This article was originally presented on High Country News.

On November 8, 2018, faulty electrical equipment in California’s Woolsey Valley sparked a wildfire that engulfed the Santa Monica Mountains. The Woolsey Fire burned nearly 100,000 acres of land in the western edge of the greater Los Angeles area, destroying more than 1,600 buildings and killing three people.

This mountainous landscape is home to Los Angeles’ legendary mountain lions, which have persisted here despite urbanization and habitat fragmentation. But the fire eliminates half of their remaining habitats, including 88% of the land of the National Park in the National Recreation Zone of Santa Monica Mountains. Rachel blends, now a professor at Cal Poly Pomona, lived in LA during the fire and began to wonder how the lions were affected.

“I was a really big Mountain Lions fan in L.A., as most Angelenos are,” Blakey said. “And I thought, God, what happened? How did this forest fire affect them after they already have this type of surrounded area? “

The results of the study by Blakey and her co-authors were published in Current Biology on October 20. Using GPS tracking to map the lions’ travels and accelerometer data to record their activity, she and her collaborators compared the animals’ behavior during the 15 months before and after the fire.

Two lions died in the fire, but many others struggled to survive in the following years. Blakey describes the charred landscape as a “moonscape” without the vegetation and cover the cats need to ambush their preferred prey, deer. Lions avoided burned areas and took greater risks in search of better habitat, crossing busy highways. When they entered the territories of the dominant males, interspecies conflict ensued.

Researcher Jeff Sikich, who has studied the Santa Monica population for more than two decades and worked on the study with Blakey, said in an interview that more mountain lions are killed by cars than by any other cause. If the fire forces them to cross the roads more often, even more deaths are likely.

A young man known as P-61 survived the fire, but in search of a more suitable habitat, he then became an indirect victim of the fire. He was the first collared mountain lion recorded to cross the 405, a major highway with heavy traffic. His initial passage was successful, but he inadvertently entered the territory of another male, who attacked and chased him away. He was later recorded as considering a second crossing. But this time his luck ran out and he was hit and killed by a vehicle.

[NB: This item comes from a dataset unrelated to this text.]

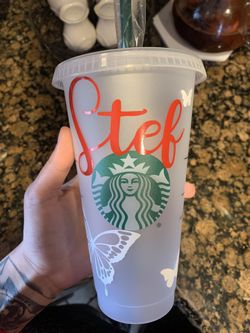 Starbucks customized Cups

After the fire, some residents expressed fears that the mountain lions would move to more urbanized areas, researchers said. But their monitoring showed that cats only slightly increase their time in such areas. Cats have a “strong tendency to avoid these urban areas,” Sikic said, and that remained true even after the fire. On average, they spend only 5% of their time in urban areas, with even the bravest spending no more than 15% of their time there. When a mountain lion, known as the P-64, was caught between a burned area and a lively urban space, he chose the smoldering vegetation over the chance of human contact. He was severely burned and, unable to hunt, died.

Winston Vickers, a veterinarian and a wildlife researcher at UC Davis, works with a similar isolated population of mountain lions in Santa Anna Mountains in the eastern Los Angeles. He has also seen cases where animals prefer to risk a fire than to reach for human spaces. “We are becoming more and more (isolated populations), especially in places like coastal California,” Vickers said. He said the study was important to help researchers understand how a fire could affect isolated populations.